¡Viaje en el teletransportador!

Ninguna persona se atrevía a entrar. Decían que no existían riesgos para la primera que lo hiciera. Pero nadie tuvo el valor de aventurarse, sin importar lo reconocido que fuera Ivanov y su invento.

Por esta razón, cuando el día de la exhibición llegó, todas las personas en la gran ciudad se reunieron intrigadas alrededor del foro, donde Ivanov propuso ser su propio voluntario, en un soberbio intento por apaciguar las indiscutibles dudas acerca de su trabajo. Una vez decidido, se acercó al cilindro metálico, presionó una combinación de números que en medio de la exaltación nadie notó, y lo hizo.

En un instante el científico viajó a la era jurásica. Y a su vez, todos miraron incrédulos las pantallas que transmitían la hazaña. Entre el festejo de la multitud, ya se susurraban nuevos proyectos, e Ivanov festejaba con ellos; se le veía en el rostro. Pero cuando intentó regresar, igual de rápido que como llegó, la señal se perdió. Los espectadores en el foro enmudecieron ante el ensordecedor sonido de los televisores con estática. La tensión aumentó. Los segundos parecían arrastrarse, hasta que la señal regresó. Sólo para mostrar arrodillado al gran científico, del cual ya no quedaba mucho, mientras era despedazado por filosos dientes llenos de espuma y sangre. Como ratas casi igual de grandes que él.
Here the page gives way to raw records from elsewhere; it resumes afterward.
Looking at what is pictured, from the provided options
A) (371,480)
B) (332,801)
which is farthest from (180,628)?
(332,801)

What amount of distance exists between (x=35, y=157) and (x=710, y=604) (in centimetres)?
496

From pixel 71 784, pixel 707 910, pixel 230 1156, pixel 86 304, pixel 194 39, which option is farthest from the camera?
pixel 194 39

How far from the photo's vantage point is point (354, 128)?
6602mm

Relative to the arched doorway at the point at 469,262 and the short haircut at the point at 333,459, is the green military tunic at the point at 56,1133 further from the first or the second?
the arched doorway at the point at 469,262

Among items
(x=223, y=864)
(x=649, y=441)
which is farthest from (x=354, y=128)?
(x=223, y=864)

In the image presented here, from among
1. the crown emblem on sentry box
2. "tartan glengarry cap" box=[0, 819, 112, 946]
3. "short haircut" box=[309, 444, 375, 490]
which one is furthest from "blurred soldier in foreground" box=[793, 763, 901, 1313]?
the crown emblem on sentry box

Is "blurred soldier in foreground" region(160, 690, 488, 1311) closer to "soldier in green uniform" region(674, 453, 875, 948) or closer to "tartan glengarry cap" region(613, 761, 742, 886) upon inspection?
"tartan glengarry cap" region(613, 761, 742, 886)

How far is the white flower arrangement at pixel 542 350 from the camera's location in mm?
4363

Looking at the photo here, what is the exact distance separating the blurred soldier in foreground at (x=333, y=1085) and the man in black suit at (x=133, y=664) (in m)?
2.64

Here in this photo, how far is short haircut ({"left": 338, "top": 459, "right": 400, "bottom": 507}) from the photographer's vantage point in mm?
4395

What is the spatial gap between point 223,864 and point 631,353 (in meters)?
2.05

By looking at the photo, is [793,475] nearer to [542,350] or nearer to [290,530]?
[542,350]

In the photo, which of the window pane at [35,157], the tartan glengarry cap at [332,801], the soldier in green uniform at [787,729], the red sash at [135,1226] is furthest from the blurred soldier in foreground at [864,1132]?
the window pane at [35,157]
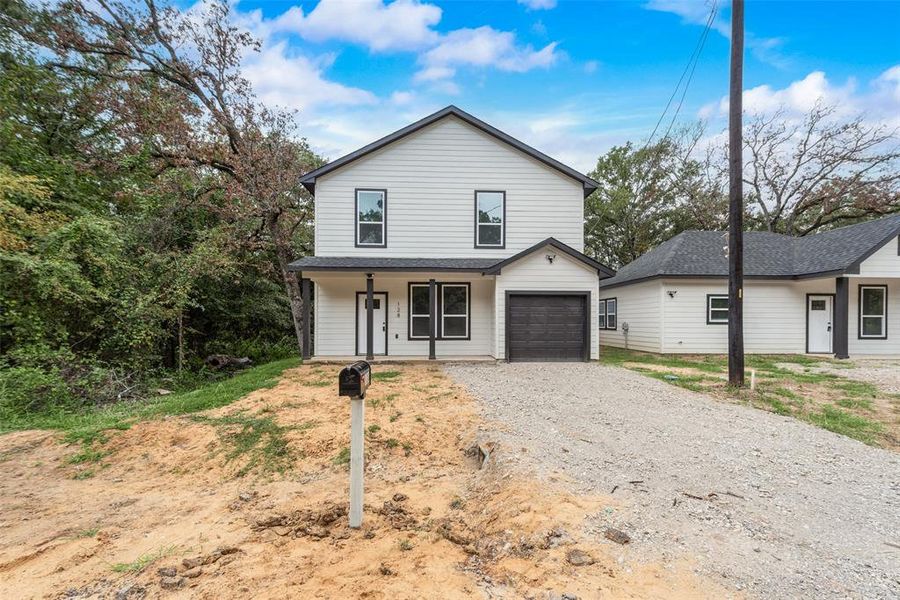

Gracias a los cielos, los gritos no podían escucharse, y los restos del científico, tampoco tardaron en regresar. Nunca supimos que salió mal. Se habían enviado antes manzanas, conejos e incluso plantas y todo regresaba. Tal vez Ivanov nunca supo realmente cómo funcionaba su propio trabajo. De cualquier manera, algo que sin duda todos supieron con certeza desde entonces, fue que esas cosas no comen ni plantas, o manzanas.